__Data in this exercise__
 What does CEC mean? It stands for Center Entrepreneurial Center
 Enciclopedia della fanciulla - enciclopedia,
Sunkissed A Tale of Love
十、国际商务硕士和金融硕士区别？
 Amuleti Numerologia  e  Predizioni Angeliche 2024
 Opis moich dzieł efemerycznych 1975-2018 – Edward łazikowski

...

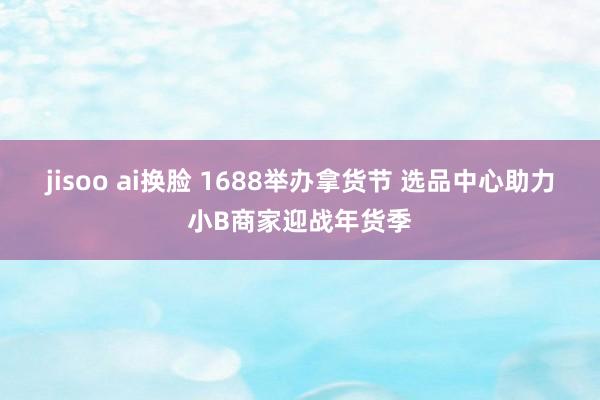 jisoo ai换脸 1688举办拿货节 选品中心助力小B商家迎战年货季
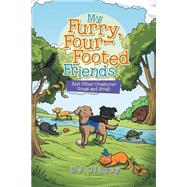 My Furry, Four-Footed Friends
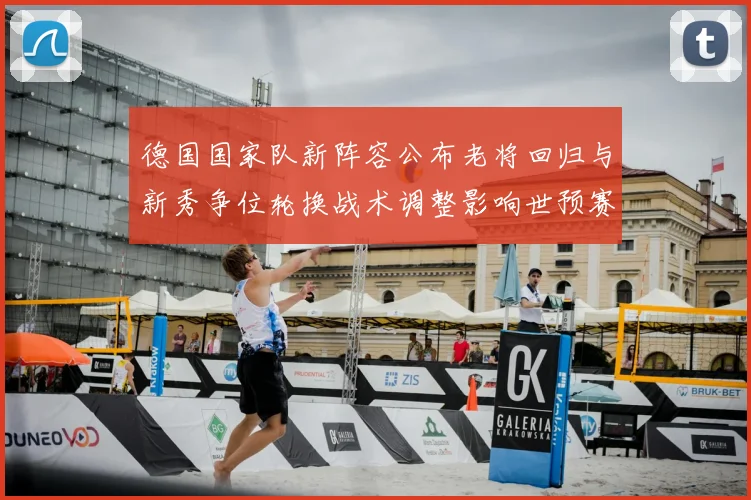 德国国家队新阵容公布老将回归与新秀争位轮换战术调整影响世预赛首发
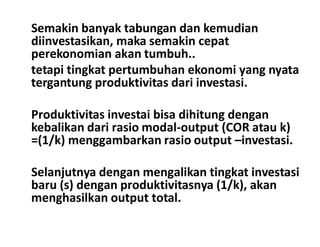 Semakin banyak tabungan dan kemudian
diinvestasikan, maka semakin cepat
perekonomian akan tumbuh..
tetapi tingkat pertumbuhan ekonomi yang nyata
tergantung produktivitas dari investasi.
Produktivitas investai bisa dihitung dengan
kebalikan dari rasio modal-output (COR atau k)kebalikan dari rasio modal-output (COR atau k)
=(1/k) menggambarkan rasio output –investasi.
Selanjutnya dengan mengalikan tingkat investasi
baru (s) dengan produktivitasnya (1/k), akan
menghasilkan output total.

---

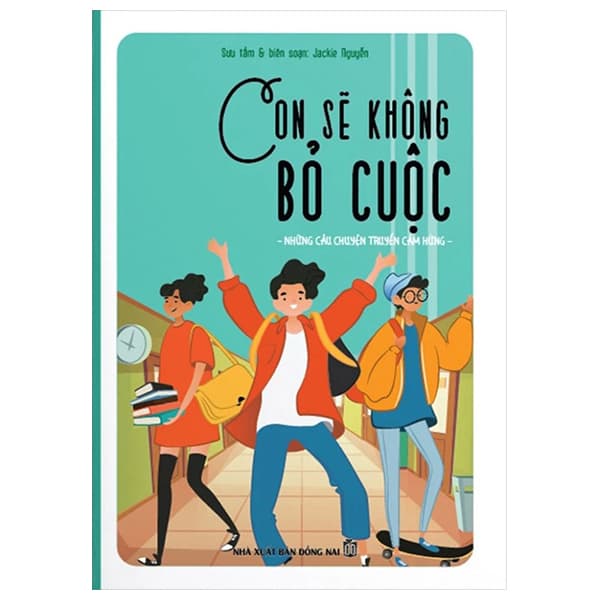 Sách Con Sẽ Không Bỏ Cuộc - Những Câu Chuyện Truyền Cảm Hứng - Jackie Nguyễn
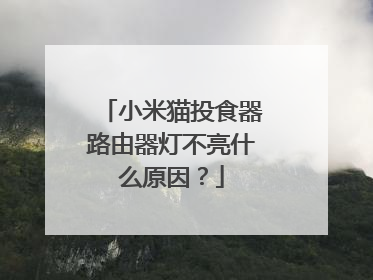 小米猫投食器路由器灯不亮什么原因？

__Required action__
As the answer, set down only the lines from the data above between the one holding "What does CEC" and the one holding "Opis moich dzieł", inclusive, exactly as they read.

__Solution to this problem__
 What does CEC mean? It stands for Center Entrepreneurial Center
 Enciclopedia della fanciulla - enciclopedia,
Sunkissed A Tale of Love
十、国际商务硕士和金融硕士区别？
 Amuleti Numerologia  e  Predizioni Angeliche 2024
 Opis moich dzieł efemerycznych 1975-2018 – Edward łazikowski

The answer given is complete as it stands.